The last one is probably the final solution and I will try this after I ask a few questions.

When opening a TCP connection when should you close it? I suspect that I should not open and close the connection every 6ms. Our system runs 24 hours a day with a maximum lull in communication of about 30 seconds. I suspect you open the connection and use it till client.connected fails or an artificial keep alive signal fails in which case you close the connection and try to open a new one. I find that sometimes client.connected fails many times a minute and other times it runs for days without failure, I guess depending on how noisy the Wifi environment is.

When client.write returns 0 what should be done? Is the message stuck in a buffer? Is it lost? if this happens should I close the connection?

If the solution offered in system firmware 0.8.0-rc.2 is what I should try then what does the timeout mean. Again is the message stuck in a buffer or is it lost. Should I close the connection after the timeout?

I am running two photons, one server, one client. System firmware 0.7.0-rc.7
Both in threaded mode
RSSI is good between 58 and 62
free memory as report by System.freeMemory() is at 41984 during moments without traffic and dipping to around 32000 when there is traffic.

I'm not a programmer by profession but have been learning over the last year as best I can. Any help with this issue is greatly appreciated.
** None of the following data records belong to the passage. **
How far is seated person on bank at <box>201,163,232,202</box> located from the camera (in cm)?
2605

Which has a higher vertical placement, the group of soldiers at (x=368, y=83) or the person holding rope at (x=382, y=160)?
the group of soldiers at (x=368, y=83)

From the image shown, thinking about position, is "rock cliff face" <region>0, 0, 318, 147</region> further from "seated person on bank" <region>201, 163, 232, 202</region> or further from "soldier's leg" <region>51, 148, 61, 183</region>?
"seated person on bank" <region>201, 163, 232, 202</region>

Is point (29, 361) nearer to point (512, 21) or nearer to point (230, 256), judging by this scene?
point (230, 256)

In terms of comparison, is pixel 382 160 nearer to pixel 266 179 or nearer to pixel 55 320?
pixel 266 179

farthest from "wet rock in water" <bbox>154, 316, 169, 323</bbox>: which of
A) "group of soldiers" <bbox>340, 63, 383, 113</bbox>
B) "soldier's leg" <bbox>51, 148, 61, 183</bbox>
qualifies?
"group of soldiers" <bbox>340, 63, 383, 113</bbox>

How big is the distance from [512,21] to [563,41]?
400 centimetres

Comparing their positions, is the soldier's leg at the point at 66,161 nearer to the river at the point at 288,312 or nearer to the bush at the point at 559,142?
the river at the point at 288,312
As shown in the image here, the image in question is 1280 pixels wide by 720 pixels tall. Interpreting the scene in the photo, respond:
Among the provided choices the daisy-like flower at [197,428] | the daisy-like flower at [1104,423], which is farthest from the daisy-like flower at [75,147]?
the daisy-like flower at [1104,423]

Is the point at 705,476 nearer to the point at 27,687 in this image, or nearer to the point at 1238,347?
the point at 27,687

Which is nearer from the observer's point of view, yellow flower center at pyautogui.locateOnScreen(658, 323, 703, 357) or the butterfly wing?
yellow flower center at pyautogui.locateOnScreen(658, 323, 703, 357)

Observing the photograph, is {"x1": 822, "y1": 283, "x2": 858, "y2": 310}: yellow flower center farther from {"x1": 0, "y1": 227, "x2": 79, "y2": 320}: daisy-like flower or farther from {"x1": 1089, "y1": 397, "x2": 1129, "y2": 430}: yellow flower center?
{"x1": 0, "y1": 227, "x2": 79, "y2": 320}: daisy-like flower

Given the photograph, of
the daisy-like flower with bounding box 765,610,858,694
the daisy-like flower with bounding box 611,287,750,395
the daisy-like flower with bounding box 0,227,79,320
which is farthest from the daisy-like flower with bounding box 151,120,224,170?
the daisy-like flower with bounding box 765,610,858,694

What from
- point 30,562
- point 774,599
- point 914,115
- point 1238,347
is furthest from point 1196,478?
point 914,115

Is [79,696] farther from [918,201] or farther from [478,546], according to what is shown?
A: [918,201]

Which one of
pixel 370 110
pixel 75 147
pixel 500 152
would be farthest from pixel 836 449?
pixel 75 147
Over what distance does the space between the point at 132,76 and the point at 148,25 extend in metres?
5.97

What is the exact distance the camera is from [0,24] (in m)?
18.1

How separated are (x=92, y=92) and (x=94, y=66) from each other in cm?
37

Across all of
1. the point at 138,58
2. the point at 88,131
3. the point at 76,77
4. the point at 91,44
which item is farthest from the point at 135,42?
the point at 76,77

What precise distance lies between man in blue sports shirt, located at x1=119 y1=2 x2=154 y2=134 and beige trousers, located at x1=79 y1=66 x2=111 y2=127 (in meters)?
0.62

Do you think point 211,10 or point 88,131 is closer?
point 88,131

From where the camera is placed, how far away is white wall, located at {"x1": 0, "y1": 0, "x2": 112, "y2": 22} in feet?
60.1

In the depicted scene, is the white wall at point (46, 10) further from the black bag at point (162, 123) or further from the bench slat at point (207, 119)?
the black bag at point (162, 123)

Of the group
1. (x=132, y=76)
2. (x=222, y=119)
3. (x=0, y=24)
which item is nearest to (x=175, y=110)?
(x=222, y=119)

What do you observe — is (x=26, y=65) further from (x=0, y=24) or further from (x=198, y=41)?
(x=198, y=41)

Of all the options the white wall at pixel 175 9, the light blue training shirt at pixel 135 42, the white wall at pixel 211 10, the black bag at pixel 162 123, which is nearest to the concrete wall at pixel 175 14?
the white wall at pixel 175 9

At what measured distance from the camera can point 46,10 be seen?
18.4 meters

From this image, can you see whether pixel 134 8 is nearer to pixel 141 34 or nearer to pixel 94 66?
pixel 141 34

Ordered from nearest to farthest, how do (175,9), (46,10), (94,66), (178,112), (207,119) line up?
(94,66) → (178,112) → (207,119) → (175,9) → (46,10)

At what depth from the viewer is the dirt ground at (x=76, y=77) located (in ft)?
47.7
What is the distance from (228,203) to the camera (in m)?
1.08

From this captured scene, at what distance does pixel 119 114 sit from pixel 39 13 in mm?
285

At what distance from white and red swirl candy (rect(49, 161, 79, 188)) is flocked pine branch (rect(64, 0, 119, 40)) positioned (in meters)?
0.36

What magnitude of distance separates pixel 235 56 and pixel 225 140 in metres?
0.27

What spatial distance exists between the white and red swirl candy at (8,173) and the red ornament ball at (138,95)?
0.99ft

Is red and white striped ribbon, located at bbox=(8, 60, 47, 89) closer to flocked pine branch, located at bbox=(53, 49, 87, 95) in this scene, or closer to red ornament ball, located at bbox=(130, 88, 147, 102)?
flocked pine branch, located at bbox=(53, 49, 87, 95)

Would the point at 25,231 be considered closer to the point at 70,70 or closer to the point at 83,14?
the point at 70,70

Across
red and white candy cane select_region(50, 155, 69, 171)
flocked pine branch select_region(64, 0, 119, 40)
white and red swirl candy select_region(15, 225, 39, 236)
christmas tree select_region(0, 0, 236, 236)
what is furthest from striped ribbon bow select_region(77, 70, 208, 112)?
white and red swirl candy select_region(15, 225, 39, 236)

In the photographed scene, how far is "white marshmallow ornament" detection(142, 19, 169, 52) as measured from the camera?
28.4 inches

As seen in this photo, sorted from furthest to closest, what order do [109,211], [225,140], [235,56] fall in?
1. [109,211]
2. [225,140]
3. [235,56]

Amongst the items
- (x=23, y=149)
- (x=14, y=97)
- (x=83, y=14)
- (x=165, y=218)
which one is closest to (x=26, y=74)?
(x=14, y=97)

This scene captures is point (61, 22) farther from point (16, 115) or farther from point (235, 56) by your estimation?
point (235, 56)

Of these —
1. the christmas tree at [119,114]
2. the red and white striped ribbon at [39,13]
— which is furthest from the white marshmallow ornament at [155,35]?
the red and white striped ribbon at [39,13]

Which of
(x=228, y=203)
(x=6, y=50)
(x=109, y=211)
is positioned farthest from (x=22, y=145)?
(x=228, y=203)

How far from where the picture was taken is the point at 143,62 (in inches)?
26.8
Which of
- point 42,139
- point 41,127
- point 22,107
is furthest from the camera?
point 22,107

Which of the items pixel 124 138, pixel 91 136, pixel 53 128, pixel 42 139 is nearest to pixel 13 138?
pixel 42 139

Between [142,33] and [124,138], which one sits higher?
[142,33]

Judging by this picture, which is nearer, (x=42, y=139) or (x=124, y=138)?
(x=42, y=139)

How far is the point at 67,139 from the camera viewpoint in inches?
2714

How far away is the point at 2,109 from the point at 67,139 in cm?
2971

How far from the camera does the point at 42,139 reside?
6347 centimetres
What I'm looking for is a way to keep the photon running without having to reset it as the final product is not readily accessible. The information carried by our CANbus is time sensitive so we can't afford to either lose messages or delay them by minutes let alone hours.

Thanks in advance,
Joerg Seiler

Elco · February 26, 2018, 11:06pm

For reference, I’m shooting at multiple bugs related to TCP and WiFi.

Some fixes have been made by @avtolstoy, but I have uncovered more bugs since.

I’m reporting my findings under the first issue where he mentioned the fixes, because its easier to follow and multiple bugs are targeted at once.

The write timeout is indeed a good start, but the function still needs to support all overloads of Print to be easy to use. An alternative implementation is that timeout is made a property of the class, which will simplify use and doesn’t require overloading Print.

TcpClient.read() should also return a negative value on error, but I don’t think that negative value is properly propagated to the caller. I do see errors being logged to Serial when compiling with DEBUG_BUILD=y defined, but my own error handler never sees the negative return value.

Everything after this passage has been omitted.